Online Review: Vegas Video 3, by Sonic Foundry

    Suppose. You've made the best of your productions ever. You wanna show your work off at Internet. But: you feel that audio alone is not enough to draw attention. Maybe a nice video clip could do the trick. But: how to produce that? Hiring professional video producers to make a fancy clip (what they do best of course) will cost you a fortune. Solution: bring in Vegas Video 3. And a lot of creativity of course. To that respect, video is no different from audio: without true creativity, your production will be not much more then zilch ;-).

    Policy of is to test software in real time production. For audio that is. We are most certainly no video experts, so we decided not do make it too stupid and start producing videos all of a sudden. In spite of that, we took some of the basic material that Sonic Foundry provides on the installation CD, took one of our earlier audio test productions (made with Acid 3.0) and started fooling around. With one main question in mind: could any music producer enlighten his showoff at Internet with a RealMedia, QuickTime or Windows Media video?

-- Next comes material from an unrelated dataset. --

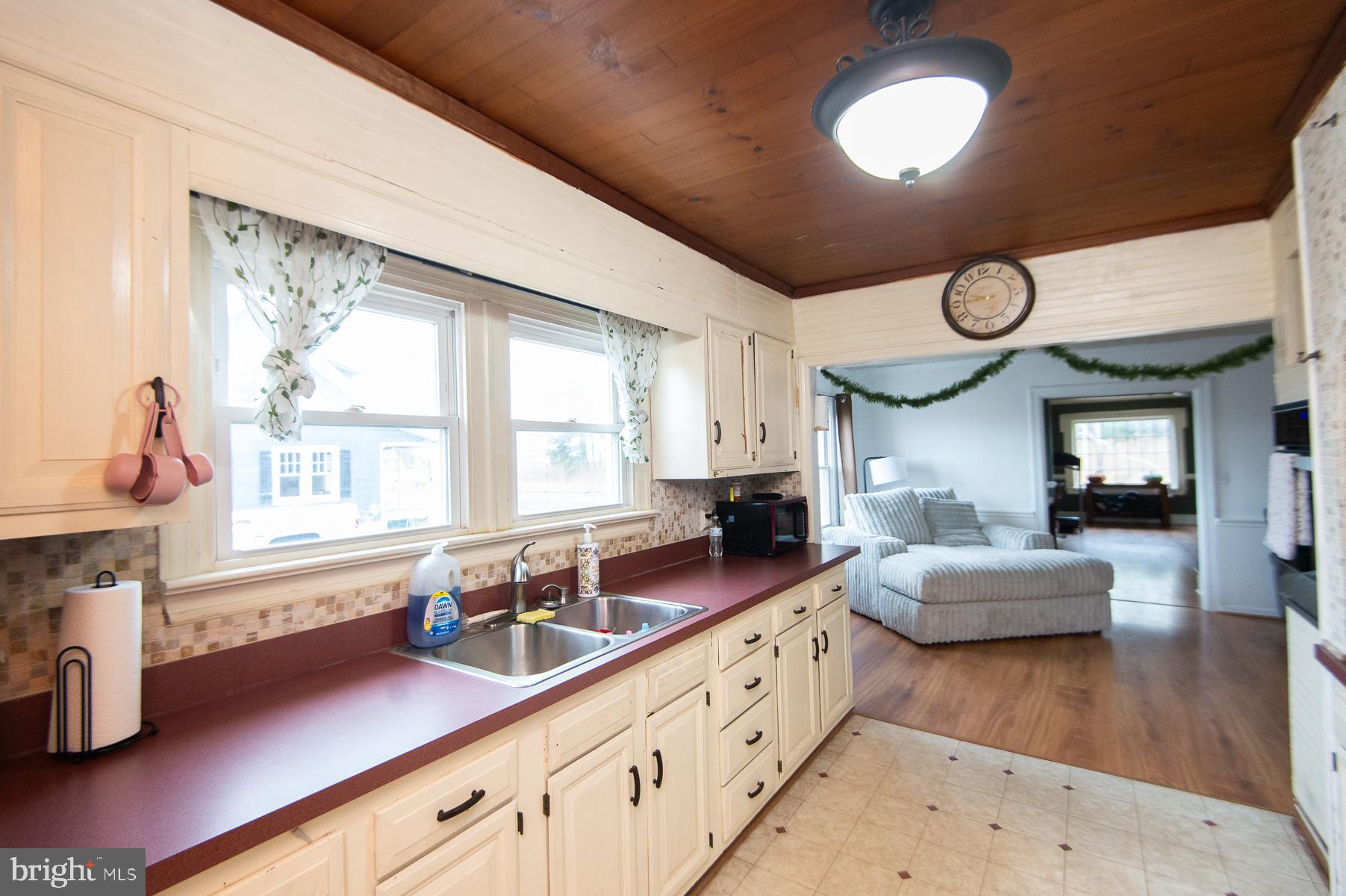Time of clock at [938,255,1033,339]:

    * A full screenshot of Vegas Video 3 interface. Upper left the main parameters
    for the tracks. Upper right the tracks with audio and video. Lower left the browser,
    where you can assign media files to your production. Lower right the screen,
    where your video will appear.

    Difficult answer.

    The answer is very difficult to give. Looking at the software, the answer is yes. Vegas Video 3 gives you all you need to produce professional looking stuff, video wipes, effects, text editing, color correction, it is all there, nicely grouped in 17 Transition groups, 42 Video FX groups (effects), 4 Background groups and 3 Text groups. Each group contains a bunch of variations on the main theme. More then enough to get and keep you going. The following screenshot give you some idea.

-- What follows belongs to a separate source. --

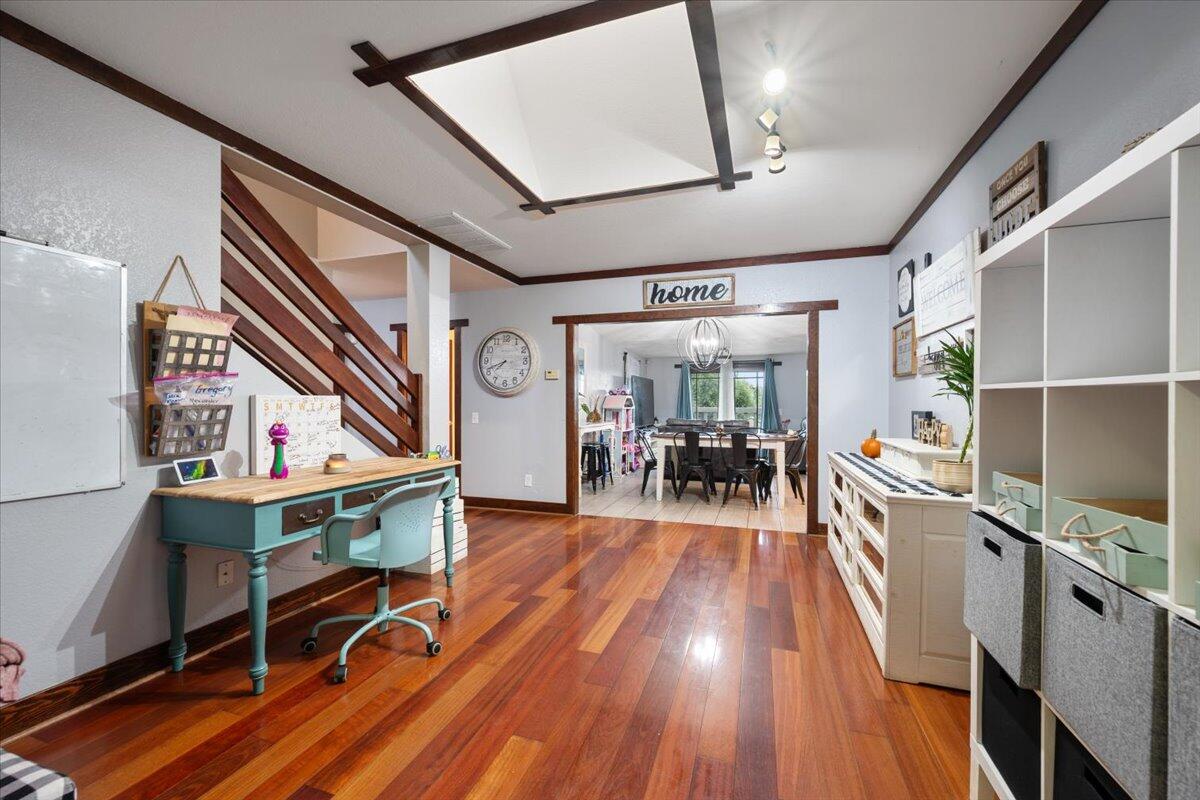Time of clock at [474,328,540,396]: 7:41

    * The first Background group in Vegas Video 3.

    * One of the 17 Transition groups. Here you determine how one scene goes to the next.

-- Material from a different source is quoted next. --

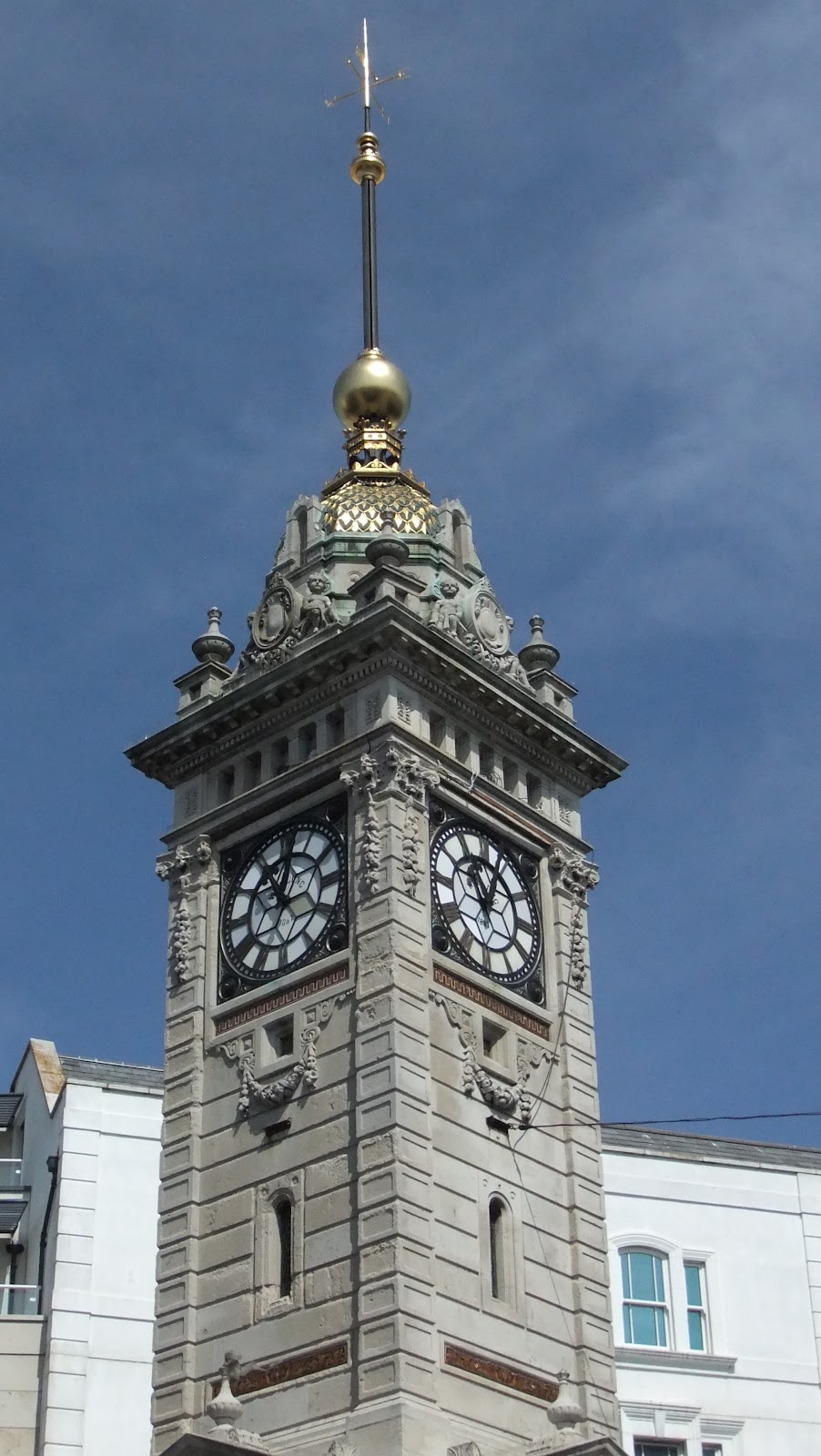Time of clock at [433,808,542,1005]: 11:03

    * Video FX (effects) groups, 42 of them, let you build all kinds of professional
    looking effects into your clip.

    * The first of 3 Text groups. If a text is to tell in your production, Vegas Video 3 has
    enough possibilities to give the text a good appeal.

    The answer becomes more misty when you start digging into the world of digital video, where you (as an audio expert) will discover that there is a lot to learn and understand. Saving your production as a Windows AVI file is no big deal, as this format is the standard for the Windows platform. And even then you can run into strange discoveries. We saved the test production, using a video codec we did not have any idea about it's technical specs. We ended up with a file over 1 Gigabyte long. For a production of exactly 42,03 seconds.... Woooow. Of course, later we discovered that we had taken a far too high quality with a far too high audio sampling rate. We used MPEG 1 with 224 kbps (the streaming rate) and with a video rate of 29.97 frames per second, plus audio in 48 KHz. This is asking for hard disk troubles ;-). The production we saved had great color, resolution and audio quality, but was not usable on the Internet for obvious reasons.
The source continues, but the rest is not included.